Insurance is mostly about guarding against unusual losses to life's everyday essentials — from your home or car to your health. But some folks have more at stake than the essentials, from art collections or exotic autos to deeply sentimental items.
One of the challenges of underwriting such unusual possessions is estimating their value, says Arch E. Trimble IV, director of strategic relationships for RSS Insurance in Chattanooga.
"You have to have a professional appraiser come in," he says. "Generally when you're talking about a substantial collection, it's hard to find someone qualified to handle that much stuff."
Trimble has among his clients a collector who has gathered items as varied as the old soda fountains from the Loveman's downtown lunch counter to an entire hardware store — which he kept just as he found it.
"When they cleaned out Loveman's, he went in and bought a lot of the hardware," Trimble says. "He bought a hardware store in Middle Tennessee and shut it down and kept everything on the shelves.
"He's a history buff, and he didn't want a thing like that to go to waste."
RSS also wrote the coverage for a large collection of Civil War artifacts, Trimble adds.
"Uniforms, swords, rifles, anything and everything pertinent to the war," he says. "You get some quirky stuff. It's amazing what people will spend money on in their free time, and they want to protect it."

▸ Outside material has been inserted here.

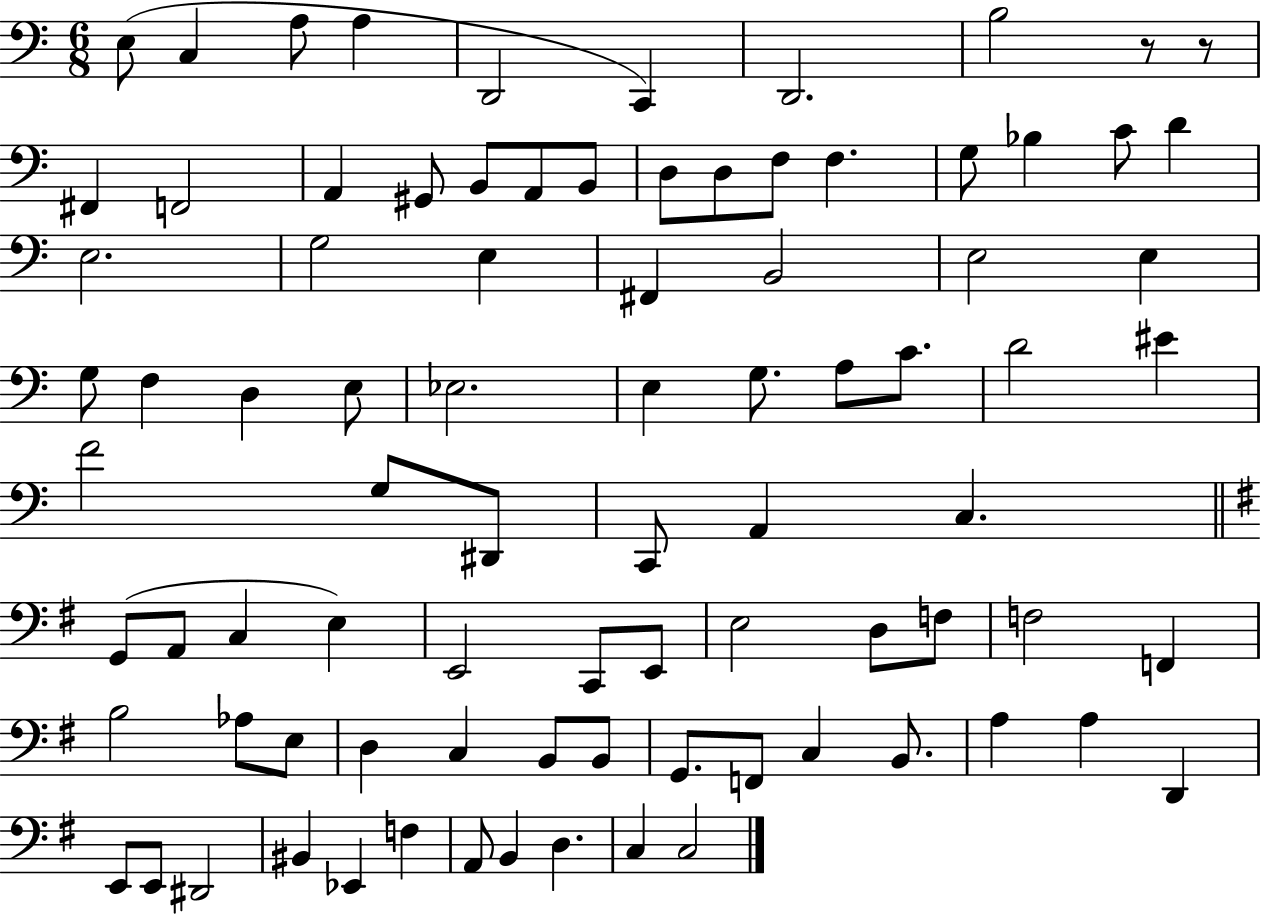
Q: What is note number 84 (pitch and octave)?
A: C3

Trimble has done a lot of work with nonprofit organizations and churches, and helped a local synagogue have a large collection of religious items appraised and insured.
"They had pre-World War II Torahs, statues and Jewish artwork that was saved from the Nazis in the '30s," he says.
RSS also specializes in insuring businesses that are a bit out of the ordinary, such as heavy industry and manufacturing, Trimble says.
"It takes some experience in the game to get those contracts," he says. "It's a little more in-depth than writing a law firm."
Trimble's RSS colleague Kyle Stephens, a client executive, recently did the legwork to underwrite a roller skate manufacturer.
"The biggest sticking point is product liability," Stephens says. "If a seam tears, if glue comes undone, if someone falls, they could sure the manufacturer."
He has recently spent time figuring out the details of how to cover a mirror manufacturer in Maryville, Tennessee. Stephens says, And he has a client — a dentist — who has invented a three-headed toothbrush, and was on the market for product liability coverage, Stephens adds.
"He sells them on Amazon," he says.
At Rock Creek Insurance, owner Christina Nuar has a client whose unusual collection requires regular replenishment and re-evaluation.
"He has a very expensive wine collection," Nuar says. "That's a tricky one because as wine ages it changes in value, so it's something he has to assess every couple of years."
But her client isn't just a collector — he also drinks the wine, Nuar adds, and that changes the mix, as well.
"He gets them reappraised, and he also has to re-evaluate his inventory," she says. "It's ever-changing. At least once a year we have a discussion about it."